HODGSON, WILLIAM HOPE (p. 575-6): an addendum – his first published story was "The Goddess of Death (1904 Royal Magazine). [BW]
HOGAN, ERNEST (p. 577): Born 1955. EH began publishing sf with "The Rape of Things to Come" for AMZ in 1982.
HOLOCAUST AND AFTER (p. 581): A citation which should be added here is The Last Flower: A Parable in Pictures (graph 1939) by James Thurber (1894-1961). [JC]
HORNIG, CHARLES D. (pp. 585-6): Died 1999.
HOSKINS, ROBERT (p. 588): RH served as senior editor with Lancer Books from 1969-1972, but not until the firm closed in 1972.
HOUGHTON, CLAUDE (p. 588): Neighbours is (1926), not (1927).
HOYLE, [Sir] FRED (pp. 590-591): Died 2001. This entry should cross-reference A FOR ANDROMEDA and The ANDROMEDA BREAKTHROUGH.

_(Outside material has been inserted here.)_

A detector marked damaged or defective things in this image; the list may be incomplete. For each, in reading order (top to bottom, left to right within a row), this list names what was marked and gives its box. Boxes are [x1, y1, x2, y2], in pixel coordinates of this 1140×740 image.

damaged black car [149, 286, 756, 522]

HRUSKA, ALAN (p. 592): Born 1933.
HUGHES, TED (p. 594): Died 1998.
HUGHES, ZACK (pp. 594-595): As Peter Kanto ZH also wrote Taste of Evil (1969) and Unnatural Urges (1969). The World where Sex was Born is (1969) not (1968). Under a further pseudonym, Marcus Van Heller, ZH wrote The Ring (1968). Marcus van Heller was a house name first used by John Stevenson (1926- ) for titles published by Olympia Press, Paris. Later van Heller books published by Olympia Press, Ophelia Press and others of New York were by ZH.
HUGO (pp. 595-600): The 1966 Dramatic Presentation result was another "no award". In 1963 and 1971, the No Award option gained the most votes in the final ballot; in 1966 it had such overwhelming support at the nominations stage that the category was omitted from the final ballot. The 1988 experiment Other Forms was a precursor of the eventual broadening of the Nonfiction category (from the 2000 Hugos onward) to Related Book. Another such experiment, Original Artwork, is not recorded in this entry despite making its first appearance in 1990, when it was won by Don MAITZ for his cover for C.J. CHERRYH's Rimrunners (1989).
HULL, E(DNA) MAYNE (p. 600): The 1954 fixup of Planets for Sale is with EMH alone credited; the 1965 ed credits both authors.
HUME, FERGUS(ON WRIGHT) (p. 600): The 1898 title ascription should read: The Devil-Stick (1898; vt For the Defense 1898 US).
HUNTER, NORMAN (GEORGE LORIMER) (p. 605): Died 1995. His publishing career began with Simplified Conjuring for All (1923); he was in fact a professional conjuror. A humorous fairy tale, "The Bad Barons of Crashbania", appeared with Gertrude Monro Higgins's "Kings and Queens" as half a chapbook (coll 1932 chap).
HUXLEY, ALDOUS (pp. 606-607): In Brave New World, babies are chemically adjusted prior to being decanted. Also, it is mentioned that the woman rescued by the protagonist at a Savage Reservation shows (uniquely) signs of age and is thus not necessarily "young."
HYPHEN (p. 608): Walt Willis's dates are (1919-1999); Chuck Harris's dates are (1927-1999).